◆ MATERIAL FOR THIS EXERCISE

>>>>

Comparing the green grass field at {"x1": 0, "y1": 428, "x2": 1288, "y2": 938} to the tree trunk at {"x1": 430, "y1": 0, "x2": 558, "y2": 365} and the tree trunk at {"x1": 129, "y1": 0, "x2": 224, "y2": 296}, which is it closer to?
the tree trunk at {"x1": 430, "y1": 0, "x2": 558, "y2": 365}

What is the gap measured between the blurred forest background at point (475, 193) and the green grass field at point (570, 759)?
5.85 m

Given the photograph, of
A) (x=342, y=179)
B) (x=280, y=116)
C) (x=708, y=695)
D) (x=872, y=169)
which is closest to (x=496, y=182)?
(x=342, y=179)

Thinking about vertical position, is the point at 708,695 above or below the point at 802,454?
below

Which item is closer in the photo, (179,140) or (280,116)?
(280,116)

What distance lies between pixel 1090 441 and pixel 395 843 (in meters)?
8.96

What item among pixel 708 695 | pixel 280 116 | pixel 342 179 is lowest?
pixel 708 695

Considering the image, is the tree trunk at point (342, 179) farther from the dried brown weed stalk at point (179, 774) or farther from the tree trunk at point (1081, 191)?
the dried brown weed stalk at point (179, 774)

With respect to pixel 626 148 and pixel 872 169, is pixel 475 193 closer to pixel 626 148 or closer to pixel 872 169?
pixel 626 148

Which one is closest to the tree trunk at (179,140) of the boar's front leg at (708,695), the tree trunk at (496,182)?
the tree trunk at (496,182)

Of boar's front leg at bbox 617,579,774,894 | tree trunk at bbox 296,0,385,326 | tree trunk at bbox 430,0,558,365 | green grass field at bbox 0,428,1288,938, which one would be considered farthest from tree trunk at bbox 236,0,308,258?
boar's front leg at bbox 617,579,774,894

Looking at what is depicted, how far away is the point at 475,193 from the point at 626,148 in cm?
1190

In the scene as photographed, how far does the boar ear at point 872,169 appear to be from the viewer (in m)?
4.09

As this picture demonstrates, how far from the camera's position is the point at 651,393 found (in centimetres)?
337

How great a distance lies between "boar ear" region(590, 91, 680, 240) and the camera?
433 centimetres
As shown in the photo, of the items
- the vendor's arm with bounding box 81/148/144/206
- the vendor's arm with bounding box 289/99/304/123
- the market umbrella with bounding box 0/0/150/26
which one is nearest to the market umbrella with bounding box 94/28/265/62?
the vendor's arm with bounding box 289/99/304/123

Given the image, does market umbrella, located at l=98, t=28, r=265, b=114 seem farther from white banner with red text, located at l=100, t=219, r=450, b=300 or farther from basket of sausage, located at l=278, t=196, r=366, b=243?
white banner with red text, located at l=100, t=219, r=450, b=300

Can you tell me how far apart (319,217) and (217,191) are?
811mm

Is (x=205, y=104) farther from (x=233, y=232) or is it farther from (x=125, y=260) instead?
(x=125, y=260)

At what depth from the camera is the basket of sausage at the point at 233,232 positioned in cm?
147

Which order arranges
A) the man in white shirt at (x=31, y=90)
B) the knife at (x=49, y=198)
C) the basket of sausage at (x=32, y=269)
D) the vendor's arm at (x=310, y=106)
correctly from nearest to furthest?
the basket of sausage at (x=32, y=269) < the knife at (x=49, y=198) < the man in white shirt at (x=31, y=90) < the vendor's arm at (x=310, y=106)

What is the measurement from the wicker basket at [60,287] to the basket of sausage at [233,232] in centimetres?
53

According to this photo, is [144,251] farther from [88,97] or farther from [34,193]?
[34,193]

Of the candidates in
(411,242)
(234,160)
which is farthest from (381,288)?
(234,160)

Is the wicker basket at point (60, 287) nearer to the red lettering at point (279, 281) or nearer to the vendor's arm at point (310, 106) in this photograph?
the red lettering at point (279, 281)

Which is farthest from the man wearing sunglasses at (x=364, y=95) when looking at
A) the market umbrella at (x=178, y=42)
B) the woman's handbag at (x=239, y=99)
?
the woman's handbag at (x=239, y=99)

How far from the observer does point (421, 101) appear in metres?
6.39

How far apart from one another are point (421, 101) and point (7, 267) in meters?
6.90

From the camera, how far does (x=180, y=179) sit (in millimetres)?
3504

<<<<

Rewrite every row above, changing "wicker basket" to "woven basket" and leaving everything else untouched.

Comparing the green grass field at {"x1": 0, "y1": 428, "x2": 1288, "y2": 938} to the tree trunk at {"x1": 430, "y1": 0, "x2": 558, "y2": 365} and the tree trunk at {"x1": 129, "y1": 0, "x2": 224, "y2": 296}, which is it closer to?
the tree trunk at {"x1": 430, "y1": 0, "x2": 558, "y2": 365}

What is the gap measured between the blurred forest background at point (475, 193) and the green grass field at point (570, 759)?
5.85 m

Given the photograph, of
A) (x=342, y=179)
B) (x=280, y=116)
C) (x=708, y=695)
D) (x=872, y=169)
which is closest to (x=496, y=182)?
(x=342, y=179)

Thinking about vertical position, is the point at 708,695 above or below the point at 802,454?
below

Which item is closer in the photo, (179,140) or (280,116)?
(280,116)

What distance lies between pixel 1090 441 and pixel 395 843 (in meters)?
8.96

What item among pixel 708 695 | pixel 280 116 | pixel 342 179 is lowest?
pixel 708 695

Considering the image, is the tree trunk at point (342, 179) farther from the dried brown weed stalk at point (179, 774) or farther from the tree trunk at point (1081, 191)?
the dried brown weed stalk at point (179, 774)

With respect to pixel 626 148 and pixel 872 169, is pixel 475 193 closer to pixel 626 148 or closer to pixel 872 169?
pixel 626 148

Which one is closest to the tree trunk at (179,140) of the boar's front leg at (708,695), the tree trunk at (496,182)?
the tree trunk at (496,182)

Of boar's front leg at bbox 617,579,774,894 | tree trunk at bbox 296,0,385,326 | tree trunk at bbox 430,0,558,365 | green grass field at bbox 0,428,1288,938, which one would be considered farthest from tree trunk at bbox 236,0,308,258?
boar's front leg at bbox 617,579,774,894

Looking at what is depicted, how far away is the point at 475,193 from the point at 626,148 in cm?
1190

In the scene as photographed, how far does the boar ear at point 872,169 appear to be from the viewer (in m)?
4.09

As this picture demonstrates, how far from the camera's position is the point at 651,393 found (in centimetres)?
337

How great a distance lies between "boar ear" region(590, 91, 680, 240) and the camera?
433 centimetres
As shown in the photo, of the items
- the vendor's arm with bounding box 81/148/144/206
- the vendor's arm with bounding box 289/99/304/123
- the market umbrella with bounding box 0/0/150/26
which one is nearest to the market umbrella with bounding box 94/28/265/62?
the vendor's arm with bounding box 289/99/304/123

Given the image, does market umbrella, located at l=98, t=28, r=265, b=114 seem farther from white banner with red text, located at l=100, t=219, r=450, b=300 or farther from basket of sausage, located at l=278, t=196, r=366, b=243?
white banner with red text, located at l=100, t=219, r=450, b=300

Can you tell me how far apart (319,217) and (217,191) are?
811mm

Is (x=205, y=104) farther from (x=233, y=232) or is it farther from (x=125, y=260) instead?
(x=125, y=260)

At what depth from the camera is the basket of sausage at the point at 233,232 positioned in cm?
147

Which order arranges
A) the man in white shirt at (x=31, y=90)
B) the knife at (x=49, y=198)
C) the basket of sausage at (x=32, y=269)
D) the vendor's arm at (x=310, y=106)
correctly from nearest to furthest?
the basket of sausage at (x=32, y=269) < the knife at (x=49, y=198) < the man in white shirt at (x=31, y=90) < the vendor's arm at (x=310, y=106)

What is the measurement from the woven basket at [60,287] to the basket of sausage at [233,232] in centimetres?
53

According to this photo, is [144,251] farther from [88,97] or farther from [34,193]?
[34,193]

Of the candidates in
(411,242)
(234,160)
which is farthest from (381,288)?
(234,160)

Is the woven basket at point (60, 287) nearer to the red lettering at point (279, 281) or nearer to the vendor's arm at point (310, 106) in this photograph?
the red lettering at point (279, 281)

Which is farthest from the man wearing sunglasses at (x=364, y=95) when looking at
A) the market umbrella at (x=178, y=42)
B) the woman's handbag at (x=239, y=99)
?
the woman's handbag at (x=239, y=99)

How far from the observer does point (421, 101) appear in metres?
6.39

How far apart from one another are point (421, 101) and point (7, 267) in meters?
6.90

From the camera, how far does (x=180, y=179) sit (in millimetres)?
3504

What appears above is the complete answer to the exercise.